这方宽不过五尺、进深丈馀的逼仄空间,将是未来三日的战场。
卢象升利落地挂起桐油浸过的青布帘。
待点燃官制蜡烛后,昏黄光晕渐次照亮号舍:上层活板为案,下层固定为座,粗粝的松木板上还残留着前科考生指甲抓挠的痕迹。

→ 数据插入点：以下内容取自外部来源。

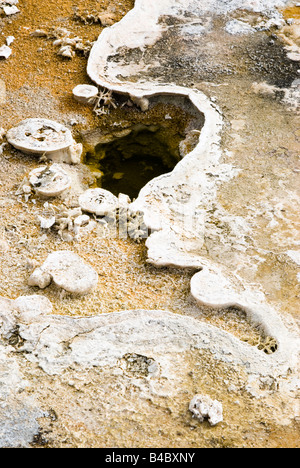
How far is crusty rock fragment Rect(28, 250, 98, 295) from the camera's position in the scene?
13.8 ft

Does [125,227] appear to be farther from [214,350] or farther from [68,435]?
[68,435]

砚台在热水中苏醒,松烟墨锭化开的幽香混着蜜枣甜腻,在凛冽空气中纠缠。
卢象升将冷硬的炊饼排列案头,忽然听见隔壁号舍传来压抑的咳嗽声。
这座由一万三千间囚笼组成的巨兽,此刻正吞吐着整个帝国的野心与忐忑。
巳时一刻,鸣炮封龙门。
而封龙门之后,礼部官员手捧黄绫题卷缓步而出,在至公堂匾额下肃然张贴。
胥吏手持铁皮传声筒,将三道四书题、本经题4道抑扬顿挫地宣诵三遍,声浪穿透层层号舍。

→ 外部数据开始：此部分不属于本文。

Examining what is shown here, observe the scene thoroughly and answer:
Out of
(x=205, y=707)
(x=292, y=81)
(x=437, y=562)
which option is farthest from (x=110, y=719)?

东阙玄字十二号内,卢象升闭目沉思,养精蓄锐,准备明日答题。
一夜无话。
次日卯时,贡院击鼓,考生正式开始答题
卢象升先以《钦定四书文》前科程文为范,草稿纸上迅速勾勒出破题、承题的骨架。
待笔锋转入起讲时,朱子《四书集注》的批注已如珠玉缀其间:“明德者,人之所得乎天,而虚灵不昧”
卢象升将草稿上的墨迹吹干,取过礼部特制的朱丝栏试卷。
笔锋落纸时,他手腕微悬——馆阁体楷书须得横平竖直,连‘由’字都谨慎改写为古体‘繇’,以避今上名讳。
松烟墨在澄心堂纸上洇出端正的乌光,每写三行便要停笔呵气,防止冻僵的手指把悬针竖写成颤笔。
东阙巷传来号军的皮靴声,那是陪同如厕的差役在巡视。
卢象升趁机咬了口冻硬的炊饼,蜜枣的甜腻勉强压下胃中灼烧感。
考罢考罢!
将自己的一身才能,都泼洒在这一张澄心堂纸上罢!
时间漫长。
却又短暂。
两日两夜,不过眨眼间功夫,便过去了。
天启元年二月十日,卯时三刻,贡院铜钲骤鸣。
贡院开放“放牌”,完成答卷的考生以指节叩击号舍松木板,以示交卷。
号军手持朱漆卷筒疾步穿行,每收一份试卷便钤盖‘礼部验讫’紫铜大印。
“终于完成了。”
东阙玄字十二号内,卢象升将誊毕的朱丝栏试卷交予号军。
“老爷当真要提前交卷?”
卢象升点了点头,说道:“交卷!”
这话说完,他整个人也是如释重负起来了。
从初八寅时到十日申时,整整两日两夜加一个时辰,在逼仄寒冷的监舍之中,那完全是一种折磨。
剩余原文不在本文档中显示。